Transgender high school sophomores Terry Miller and Andraya Yearwood came in first and second place respectively in the 100-meter race at Connecticutt’s State Open Finals this month. Miller also won the top prize for the 200-meter race. She and Yearwood were born male, but they now identify as females, whatever that means.
Wow, what a coincidence! The only transgender females running, and they finished first and second! What are the odds of that?
“Some parents within Connecticut’s high school track and field circle expressed outrage,” ABC News notes. Some?
It is astounding to me that any parents or runners—though the students are subject to daily PC brainwashing, so I’m sure that’s a factor—put up with the ridiculous and anti-competitive Connecticut Athletic Conference rules.

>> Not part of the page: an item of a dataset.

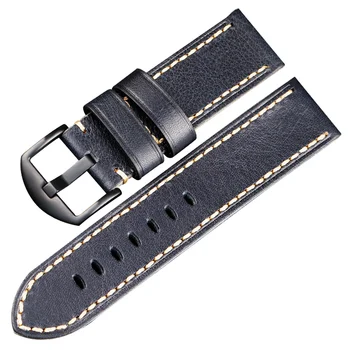 pstary handmade retro leather strap, half-fold leather watchband, suitable for man PAM111 441 20MM 22MM 24MM, royal blue
pstary handmade retro leather strap, half-fold leather watchband, suitable for man PAM111 441 20MM 22MM 24MM, royal blue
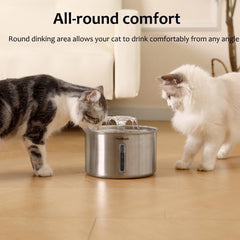 PetMuch ultra quiet pump operates quietly for peaceful night use.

They generously allow high school athletes to compete based on the gender with which they identify. Says ABC in another masterpiece of equivocation, “Critics say the rules give male-to-female transgender people a competitive edge over cisgender women — whose biological sex matches their gender identity — because some have higher testosterone levels than non-trans females.”
Oh, critics say that, do they? How about a slight edit: “Male-to-female transgender people have competitive edge over cisgender women whose biological sex matches their gender identity because some have higher testosterone levels than non-trans females.”
“I think it’s unfair to the girls who work really hard to do well and qualify for Opens and New Englands [competitions],” sophomore sprinter Selina Soule, who finished sixth in the 100-meter State Open Finals, told the Hartford Courant. “These girls, they’re just coming in and beating everyone. I have no problem with them wanting to be a girl.”
That is, “Not that there’s anything wrong with that.”